The reason behind the daft looking baton and ugly hole at the back of my cabinet is that I tinkered with grooves on the front for opening the drawer but the effect I really wanted was to be concealed. So what happens is that the cabinet will be against a wall and so to open the drawer you push the cabinet back slightly (it's on wheels) and the baton forces the draw open a little. The keyboard/mouse won't be used that much after it's all configured so it's a little pain for a better look.

Another reason is that it means the cabinet is a couple of inches from the wall, allowing the heat/air out (the fans will be at the back).

Wednesday 3 October 2012

Day 11 - Taking Shape

Today I put the side on the workbenches, attached the roller wheeled floor, squared it all up and knocked a few screws in.

Quite pleased with the result.

If I went back in time I'd change a few things like bring out the marquee further (to allow bigger speakers) and give it more depth (it's about 15cm for the marquee), make it deeper (it looks a bit wide and slim) to look better proportioned and allow a deeper monitor.

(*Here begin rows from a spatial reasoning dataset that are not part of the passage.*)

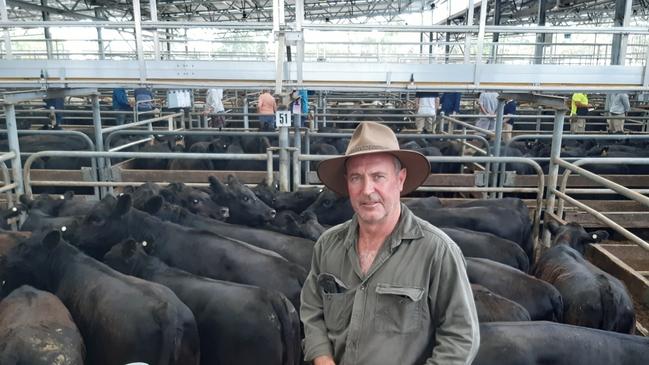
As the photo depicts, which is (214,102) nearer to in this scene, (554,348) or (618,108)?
(618,108)

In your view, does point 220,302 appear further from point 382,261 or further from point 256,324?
point 382,261

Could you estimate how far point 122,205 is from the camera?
4441mm

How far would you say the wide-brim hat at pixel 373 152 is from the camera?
77.3 inches

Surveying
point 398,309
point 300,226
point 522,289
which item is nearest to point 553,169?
point 522,289

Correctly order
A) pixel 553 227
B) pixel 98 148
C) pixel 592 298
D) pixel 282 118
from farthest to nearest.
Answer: pixel 98 148, pixel 553 227, pixel 282 118, pixel 592 298

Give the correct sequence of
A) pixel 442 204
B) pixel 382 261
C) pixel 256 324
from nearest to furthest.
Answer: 1. pixel 382 261
2. pixel 256 324
3. pixel 442 204

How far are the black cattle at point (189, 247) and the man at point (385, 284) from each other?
1726 mm

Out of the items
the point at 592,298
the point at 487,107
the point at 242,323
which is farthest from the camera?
the point at 487,107

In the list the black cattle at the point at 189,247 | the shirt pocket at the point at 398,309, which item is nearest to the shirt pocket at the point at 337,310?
the shirt pocket at the point at 398,309

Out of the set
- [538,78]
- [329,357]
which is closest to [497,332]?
[329,357]

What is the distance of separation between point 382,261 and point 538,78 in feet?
12.6

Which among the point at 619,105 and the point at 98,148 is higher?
the point at 619,105

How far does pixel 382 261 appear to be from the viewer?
6.36ft

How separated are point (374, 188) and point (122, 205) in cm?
309
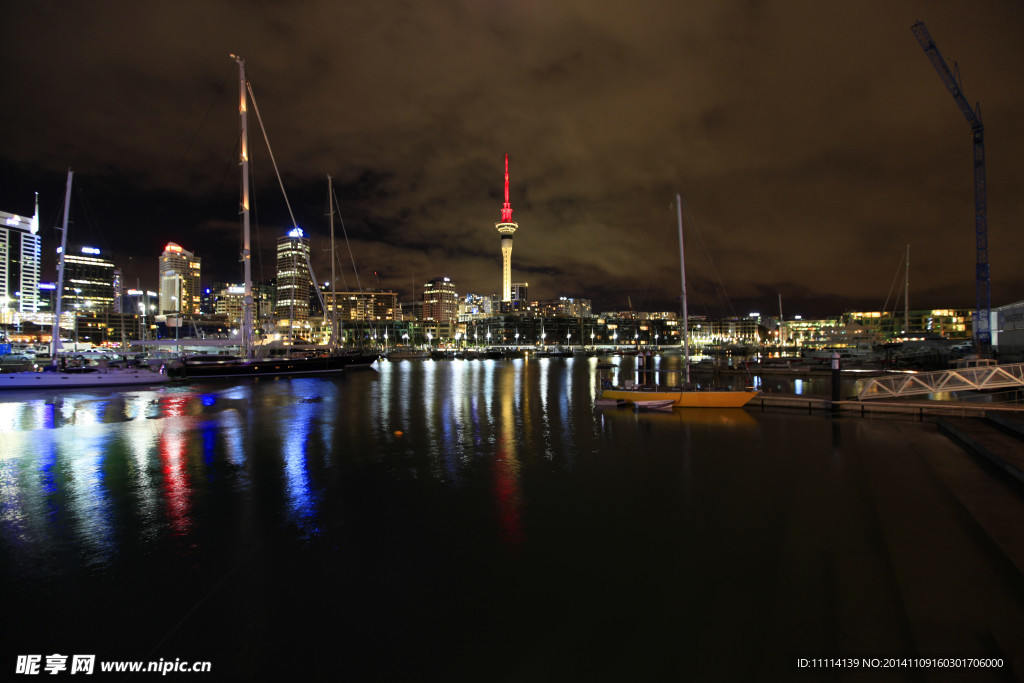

But I'm still happy with the results.

Tuesday 2 October 2012

Day 10 - Having a Wheelie Good Time

With the single piece of 630mm wide MDF (2.4m tall) I already had cut from when I bought the timber I cut out the base of the cabinet, the top half of the back (the bottom will be a hinged cupboard), the kick-plate and the front drawer.

This was exactly 2.4m (well, minus 5mm for the cuts) as after measuring the base, drawer and kick-plate what was left I made for the back of the cabinet, so the cupboard at the back to access the computer will be about 50cm.

After that I made the base. Attaching the batons first so they'd be flush and making attaching to the cabinet easier. The wheels I bought about 6 years ago for £2.40.

I put the two spinning ones for the back.